Exercise brief: Please answer from the passage on business and politics: which news outlet does it single out as part of Trump's alliance with the media?

Text for analysis Start Marker

The way business influenced politicians in the past was straightforward. Campaigns cost a lot of money (unlike the UK there are no tight limits on how much can be spent), and business can provide that money, but of course corporate political donations are not pure altruism. The strings attached helped influence both Republican and Democratic politicians. It was influence that followed the money, and that meant to an extent it was representative of the corporate sector as a whole. The same point can be made about political lobbying. 

The government of Donald Trump is different. It is a selective plutocracy, and with one important exception that plutocracy is selected by Trump. In that way it can also be seen as a democratic dictatorship, where the complexity of government requires some delegation of power to other individuals. Like many dictatorships, some of those individuals are the dictator’s family members.

A dictatorship of this form would not be possible if Congress had strongly opposed it. That it has not is partly because the Republican party chooses not to oppose, but also because Trump wields a power over Congress that can override the influence of corporate money. That power comes from an alliance between Trump and the media that has a big influence on how Republican voters view the world: Fox News in particular but others as well. The irony is that under these conditions democracy in the form of primaries gives Trump and the media considerable power over Congress.

Text for analysis End Marker
Dataset records Start Marker

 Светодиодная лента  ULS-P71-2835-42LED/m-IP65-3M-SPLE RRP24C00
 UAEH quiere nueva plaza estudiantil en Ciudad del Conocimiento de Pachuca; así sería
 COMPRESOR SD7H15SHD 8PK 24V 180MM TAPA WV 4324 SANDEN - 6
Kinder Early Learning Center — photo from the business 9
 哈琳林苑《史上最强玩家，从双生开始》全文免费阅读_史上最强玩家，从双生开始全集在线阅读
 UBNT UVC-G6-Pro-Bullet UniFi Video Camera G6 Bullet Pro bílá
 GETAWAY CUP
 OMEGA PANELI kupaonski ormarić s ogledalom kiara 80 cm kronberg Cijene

Dataset records End Marker
Dataset records Start Marker

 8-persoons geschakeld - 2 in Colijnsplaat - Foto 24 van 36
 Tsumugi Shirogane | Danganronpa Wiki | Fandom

Dataset records End Marker
Dataset records Start Marker

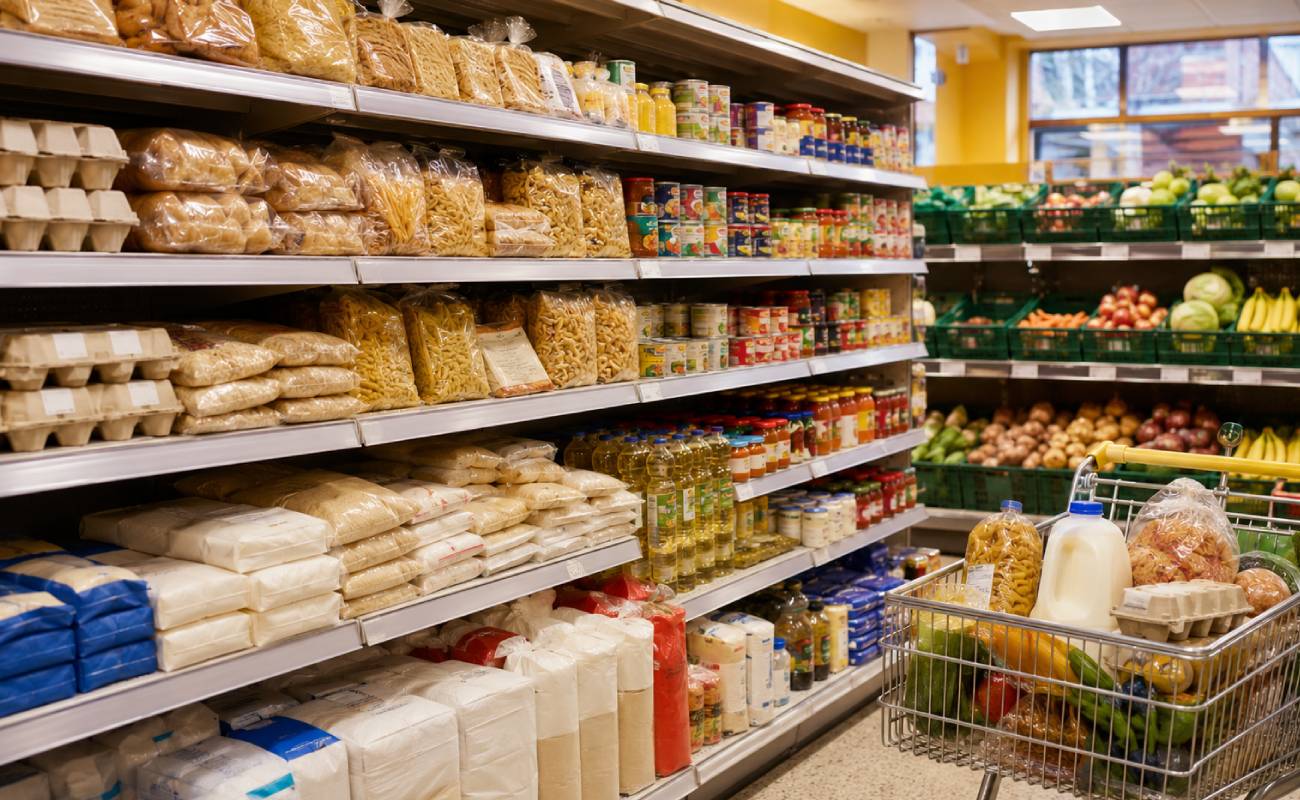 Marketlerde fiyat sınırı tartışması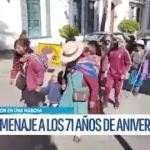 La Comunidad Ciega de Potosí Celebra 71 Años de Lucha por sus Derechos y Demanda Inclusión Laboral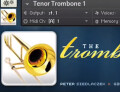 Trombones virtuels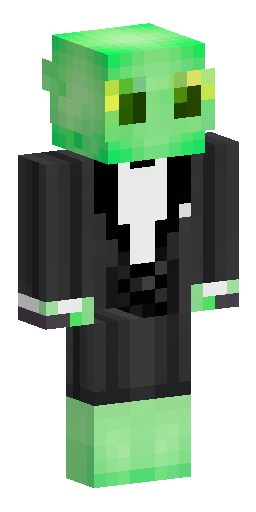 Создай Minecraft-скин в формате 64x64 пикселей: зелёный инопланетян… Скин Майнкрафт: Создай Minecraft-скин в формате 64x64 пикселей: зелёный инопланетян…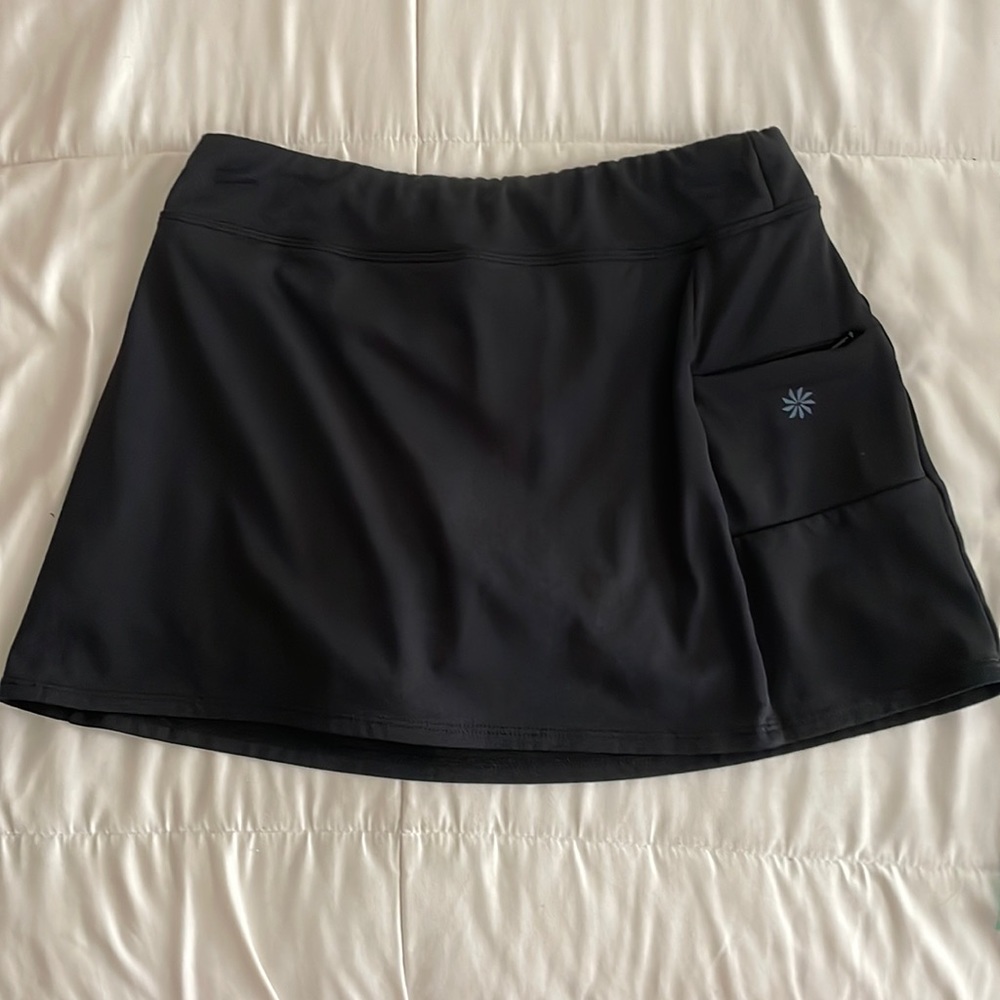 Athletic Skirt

Dataset records End Marker

Reply to the exercise: Fox News